“Evan,” she said, “don’t you know me? Have I changed so much? Because you have hardly changed at all.”
But she didn’t say any of that in English. She said it in Lithuanian.
“Minna,” I said. “Minna, is it really you?”
“Of course it is,” she said. “Who else would it be? And it is really you, Evan. I thought you were dead. All these years, Evan, I thought you were dead.”
“Well,” I said, “I’m not.”
“I know that, Evan. And in my heart I always knew it. For years and years I waited for that door to open and for you to walk in. And then I stopped waiting, or at least I stopped thinking about it. And then the door opened. And then you walked in.”
“Good thing you didn’t change the lock.”
“Oh, Evan,” she said, and threw her arms around me.
It was very strange. She missed me, of course, after all those years. And I didn’t exactly miss her, because it seemed to me I’d last seen her just two days ago when we had breakfast together. If I missed anyone, it was the eleven-year-old girl I’d scrambled a couple of eggs for, and that little girl was gone, and this, this goddess had taken her place. I’d been a sort of father to that little girl, albeit an unorthodox one. I didn’t know what I was going to be to this grown woman, and I was a little leery of finding out.
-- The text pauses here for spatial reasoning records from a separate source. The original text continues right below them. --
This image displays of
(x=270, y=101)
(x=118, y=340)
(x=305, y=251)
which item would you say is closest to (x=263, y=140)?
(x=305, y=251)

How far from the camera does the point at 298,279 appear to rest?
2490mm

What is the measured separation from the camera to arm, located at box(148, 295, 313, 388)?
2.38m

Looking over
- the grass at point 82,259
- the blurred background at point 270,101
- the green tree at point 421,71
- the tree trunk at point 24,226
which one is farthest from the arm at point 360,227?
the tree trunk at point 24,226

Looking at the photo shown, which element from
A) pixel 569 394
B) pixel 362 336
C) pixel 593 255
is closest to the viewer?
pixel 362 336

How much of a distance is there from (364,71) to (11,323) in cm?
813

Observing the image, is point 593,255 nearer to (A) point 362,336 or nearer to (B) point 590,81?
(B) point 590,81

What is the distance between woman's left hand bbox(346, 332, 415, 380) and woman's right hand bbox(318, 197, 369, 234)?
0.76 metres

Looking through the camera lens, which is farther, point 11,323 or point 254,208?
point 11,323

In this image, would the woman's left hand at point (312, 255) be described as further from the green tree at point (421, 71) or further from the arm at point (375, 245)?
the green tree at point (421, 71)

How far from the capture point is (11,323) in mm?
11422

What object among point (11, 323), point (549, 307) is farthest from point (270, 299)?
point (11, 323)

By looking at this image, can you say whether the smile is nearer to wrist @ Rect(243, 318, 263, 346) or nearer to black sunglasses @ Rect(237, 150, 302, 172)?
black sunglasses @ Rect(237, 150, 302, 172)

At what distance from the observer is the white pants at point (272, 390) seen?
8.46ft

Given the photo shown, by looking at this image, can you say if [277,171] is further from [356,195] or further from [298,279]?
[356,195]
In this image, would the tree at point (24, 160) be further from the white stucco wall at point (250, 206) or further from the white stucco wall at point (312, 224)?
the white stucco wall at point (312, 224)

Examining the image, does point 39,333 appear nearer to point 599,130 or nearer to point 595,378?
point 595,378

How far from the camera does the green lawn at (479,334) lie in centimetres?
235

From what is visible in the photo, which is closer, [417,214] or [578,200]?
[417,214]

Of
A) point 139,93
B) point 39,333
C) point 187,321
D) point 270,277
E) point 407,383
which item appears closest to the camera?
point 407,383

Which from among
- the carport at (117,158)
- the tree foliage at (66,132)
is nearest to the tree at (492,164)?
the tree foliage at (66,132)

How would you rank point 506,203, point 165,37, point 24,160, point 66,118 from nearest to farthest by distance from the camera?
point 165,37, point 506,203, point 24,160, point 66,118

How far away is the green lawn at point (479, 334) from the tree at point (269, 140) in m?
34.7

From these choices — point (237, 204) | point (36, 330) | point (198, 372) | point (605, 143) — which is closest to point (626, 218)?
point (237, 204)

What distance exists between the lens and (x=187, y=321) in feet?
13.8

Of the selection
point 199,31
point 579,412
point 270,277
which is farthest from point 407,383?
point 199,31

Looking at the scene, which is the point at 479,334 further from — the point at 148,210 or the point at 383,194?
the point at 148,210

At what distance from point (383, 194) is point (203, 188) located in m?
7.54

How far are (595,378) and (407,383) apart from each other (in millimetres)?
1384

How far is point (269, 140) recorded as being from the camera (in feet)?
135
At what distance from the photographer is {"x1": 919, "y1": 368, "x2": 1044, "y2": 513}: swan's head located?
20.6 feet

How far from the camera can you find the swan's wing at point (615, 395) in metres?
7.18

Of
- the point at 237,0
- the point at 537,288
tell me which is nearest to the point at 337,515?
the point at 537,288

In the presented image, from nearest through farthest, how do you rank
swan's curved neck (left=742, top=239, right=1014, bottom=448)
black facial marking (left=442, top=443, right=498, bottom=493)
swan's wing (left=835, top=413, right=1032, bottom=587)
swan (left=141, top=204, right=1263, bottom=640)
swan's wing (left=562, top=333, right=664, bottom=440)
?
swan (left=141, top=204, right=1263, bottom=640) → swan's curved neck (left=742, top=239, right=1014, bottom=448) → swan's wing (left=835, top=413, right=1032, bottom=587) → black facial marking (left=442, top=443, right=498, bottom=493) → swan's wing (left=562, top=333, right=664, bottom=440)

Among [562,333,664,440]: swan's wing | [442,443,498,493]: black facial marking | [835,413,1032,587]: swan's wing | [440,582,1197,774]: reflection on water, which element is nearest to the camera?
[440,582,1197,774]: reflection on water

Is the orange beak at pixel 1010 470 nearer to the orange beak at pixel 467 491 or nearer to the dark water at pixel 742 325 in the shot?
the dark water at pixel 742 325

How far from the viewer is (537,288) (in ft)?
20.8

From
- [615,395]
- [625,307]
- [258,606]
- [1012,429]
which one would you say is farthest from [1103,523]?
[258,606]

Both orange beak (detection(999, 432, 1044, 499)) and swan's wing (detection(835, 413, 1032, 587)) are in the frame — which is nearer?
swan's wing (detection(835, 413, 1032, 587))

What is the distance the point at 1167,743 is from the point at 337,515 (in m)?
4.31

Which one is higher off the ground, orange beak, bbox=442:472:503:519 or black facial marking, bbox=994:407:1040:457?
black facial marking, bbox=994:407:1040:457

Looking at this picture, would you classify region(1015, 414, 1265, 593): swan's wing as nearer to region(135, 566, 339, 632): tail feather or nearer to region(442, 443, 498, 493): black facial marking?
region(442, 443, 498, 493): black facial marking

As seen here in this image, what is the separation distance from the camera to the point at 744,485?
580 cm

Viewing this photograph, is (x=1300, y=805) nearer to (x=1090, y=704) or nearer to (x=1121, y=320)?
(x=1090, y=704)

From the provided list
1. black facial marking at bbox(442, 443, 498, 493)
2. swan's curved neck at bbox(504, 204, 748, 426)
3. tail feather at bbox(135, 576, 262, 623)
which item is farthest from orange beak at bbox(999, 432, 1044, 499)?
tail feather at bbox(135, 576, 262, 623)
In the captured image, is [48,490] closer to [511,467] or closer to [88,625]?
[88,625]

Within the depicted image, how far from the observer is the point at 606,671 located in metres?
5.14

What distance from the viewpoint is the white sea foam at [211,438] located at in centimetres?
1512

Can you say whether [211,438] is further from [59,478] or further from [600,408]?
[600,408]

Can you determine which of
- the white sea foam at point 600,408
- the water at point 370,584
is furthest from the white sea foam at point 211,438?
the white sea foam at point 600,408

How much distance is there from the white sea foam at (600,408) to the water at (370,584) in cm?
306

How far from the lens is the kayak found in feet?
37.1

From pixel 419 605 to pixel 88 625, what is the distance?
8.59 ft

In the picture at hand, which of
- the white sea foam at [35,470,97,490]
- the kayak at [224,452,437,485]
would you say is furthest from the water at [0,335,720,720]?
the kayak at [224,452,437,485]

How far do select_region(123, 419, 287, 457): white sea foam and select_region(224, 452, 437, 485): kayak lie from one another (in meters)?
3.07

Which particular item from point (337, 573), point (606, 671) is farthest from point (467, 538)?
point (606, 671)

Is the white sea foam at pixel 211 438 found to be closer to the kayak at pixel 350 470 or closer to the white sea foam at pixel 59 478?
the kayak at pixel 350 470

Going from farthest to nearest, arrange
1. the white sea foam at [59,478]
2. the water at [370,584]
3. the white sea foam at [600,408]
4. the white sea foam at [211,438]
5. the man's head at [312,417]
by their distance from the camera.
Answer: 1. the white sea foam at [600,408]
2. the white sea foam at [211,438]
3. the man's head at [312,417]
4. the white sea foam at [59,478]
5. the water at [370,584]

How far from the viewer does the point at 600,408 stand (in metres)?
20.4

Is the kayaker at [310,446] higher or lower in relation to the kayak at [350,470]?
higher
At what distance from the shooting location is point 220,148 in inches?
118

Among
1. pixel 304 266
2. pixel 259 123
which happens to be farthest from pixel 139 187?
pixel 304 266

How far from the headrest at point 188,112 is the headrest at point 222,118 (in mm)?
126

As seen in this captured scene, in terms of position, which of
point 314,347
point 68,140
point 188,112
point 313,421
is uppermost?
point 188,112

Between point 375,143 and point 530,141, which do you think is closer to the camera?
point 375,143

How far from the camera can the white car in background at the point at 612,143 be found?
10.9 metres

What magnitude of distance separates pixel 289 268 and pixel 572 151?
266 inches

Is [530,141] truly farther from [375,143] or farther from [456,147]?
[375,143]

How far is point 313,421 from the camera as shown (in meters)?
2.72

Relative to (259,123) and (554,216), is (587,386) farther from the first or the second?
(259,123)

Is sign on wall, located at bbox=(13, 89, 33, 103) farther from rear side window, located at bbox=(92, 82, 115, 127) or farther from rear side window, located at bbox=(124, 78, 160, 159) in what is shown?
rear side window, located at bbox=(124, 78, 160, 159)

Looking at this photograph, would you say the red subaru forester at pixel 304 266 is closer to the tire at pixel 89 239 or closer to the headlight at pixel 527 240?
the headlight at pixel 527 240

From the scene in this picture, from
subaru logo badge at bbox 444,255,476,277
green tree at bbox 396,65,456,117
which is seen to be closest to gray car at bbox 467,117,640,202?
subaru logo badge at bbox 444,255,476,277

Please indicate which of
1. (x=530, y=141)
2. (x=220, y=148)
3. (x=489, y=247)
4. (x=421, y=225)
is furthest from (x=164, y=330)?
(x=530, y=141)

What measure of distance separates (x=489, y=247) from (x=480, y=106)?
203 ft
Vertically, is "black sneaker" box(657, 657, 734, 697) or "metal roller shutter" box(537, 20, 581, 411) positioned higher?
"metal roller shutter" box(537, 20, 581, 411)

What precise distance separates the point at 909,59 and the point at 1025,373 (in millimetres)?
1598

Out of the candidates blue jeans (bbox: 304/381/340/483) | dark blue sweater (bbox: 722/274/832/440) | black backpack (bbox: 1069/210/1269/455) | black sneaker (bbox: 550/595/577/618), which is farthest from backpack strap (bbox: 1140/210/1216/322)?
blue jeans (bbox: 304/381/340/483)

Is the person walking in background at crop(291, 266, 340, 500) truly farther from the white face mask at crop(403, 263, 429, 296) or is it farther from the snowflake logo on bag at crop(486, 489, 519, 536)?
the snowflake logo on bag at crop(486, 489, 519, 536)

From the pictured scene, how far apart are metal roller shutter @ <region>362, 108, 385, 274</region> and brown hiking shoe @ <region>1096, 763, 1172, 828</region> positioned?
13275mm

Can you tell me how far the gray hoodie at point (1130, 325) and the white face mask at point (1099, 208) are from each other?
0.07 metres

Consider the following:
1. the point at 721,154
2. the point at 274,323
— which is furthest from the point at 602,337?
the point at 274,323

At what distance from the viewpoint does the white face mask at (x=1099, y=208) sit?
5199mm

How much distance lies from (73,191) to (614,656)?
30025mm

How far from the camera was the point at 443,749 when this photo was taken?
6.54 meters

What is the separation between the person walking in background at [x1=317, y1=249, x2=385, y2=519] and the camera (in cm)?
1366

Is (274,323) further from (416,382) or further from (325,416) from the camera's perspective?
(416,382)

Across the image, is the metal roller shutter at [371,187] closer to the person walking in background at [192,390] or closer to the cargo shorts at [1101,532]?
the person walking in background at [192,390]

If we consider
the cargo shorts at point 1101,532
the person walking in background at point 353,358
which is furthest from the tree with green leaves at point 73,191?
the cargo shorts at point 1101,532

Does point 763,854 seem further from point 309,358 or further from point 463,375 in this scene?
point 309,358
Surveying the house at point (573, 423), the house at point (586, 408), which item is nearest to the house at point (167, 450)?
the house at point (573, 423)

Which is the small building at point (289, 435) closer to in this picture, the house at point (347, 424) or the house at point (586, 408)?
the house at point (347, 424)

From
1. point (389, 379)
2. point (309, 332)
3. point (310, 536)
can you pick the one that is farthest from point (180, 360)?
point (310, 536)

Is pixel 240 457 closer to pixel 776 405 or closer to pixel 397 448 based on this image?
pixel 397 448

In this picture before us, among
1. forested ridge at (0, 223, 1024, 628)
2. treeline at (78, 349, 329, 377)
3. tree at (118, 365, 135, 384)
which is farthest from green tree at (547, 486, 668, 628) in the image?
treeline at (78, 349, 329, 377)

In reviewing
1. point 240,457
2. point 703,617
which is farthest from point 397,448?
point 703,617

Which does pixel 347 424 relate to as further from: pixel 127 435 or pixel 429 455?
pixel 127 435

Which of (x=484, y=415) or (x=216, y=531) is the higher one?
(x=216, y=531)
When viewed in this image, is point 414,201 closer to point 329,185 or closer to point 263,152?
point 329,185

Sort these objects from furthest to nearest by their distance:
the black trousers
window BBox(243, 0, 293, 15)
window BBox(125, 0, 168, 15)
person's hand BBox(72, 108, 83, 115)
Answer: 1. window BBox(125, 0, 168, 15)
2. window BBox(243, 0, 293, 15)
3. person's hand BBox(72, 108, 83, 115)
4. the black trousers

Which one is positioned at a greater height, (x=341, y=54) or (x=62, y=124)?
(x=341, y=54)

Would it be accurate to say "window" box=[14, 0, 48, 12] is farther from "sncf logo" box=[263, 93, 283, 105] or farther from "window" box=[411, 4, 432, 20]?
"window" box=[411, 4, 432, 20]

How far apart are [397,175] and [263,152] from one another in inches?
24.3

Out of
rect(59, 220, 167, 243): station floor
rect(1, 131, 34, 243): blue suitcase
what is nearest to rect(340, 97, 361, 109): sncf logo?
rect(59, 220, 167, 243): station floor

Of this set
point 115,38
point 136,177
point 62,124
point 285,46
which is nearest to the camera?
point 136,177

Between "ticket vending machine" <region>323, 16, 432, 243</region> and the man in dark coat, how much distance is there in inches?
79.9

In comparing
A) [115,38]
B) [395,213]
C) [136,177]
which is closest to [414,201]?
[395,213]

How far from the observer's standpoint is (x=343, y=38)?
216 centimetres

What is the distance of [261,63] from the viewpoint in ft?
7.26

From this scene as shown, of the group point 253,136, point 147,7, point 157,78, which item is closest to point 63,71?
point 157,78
“You kept the apartment,” I said. “How did you manage that?”
“I just paid the rent each month, Evan. I bought a money order at the post office, filled it out in your name, and sent it in.”
“How did you get the money?”
“There was some in the apartment. You showed me where you kept cash for emergencies.”
“That couldn’t have lasted very long.”
“And there was your check every month from the government.”
“My disability check, $112 a month.”
“They kept raising it over the years.”
“Really?”
“Cost-of-living increases, I think they called it. Anyway, it’s up to $428 now.”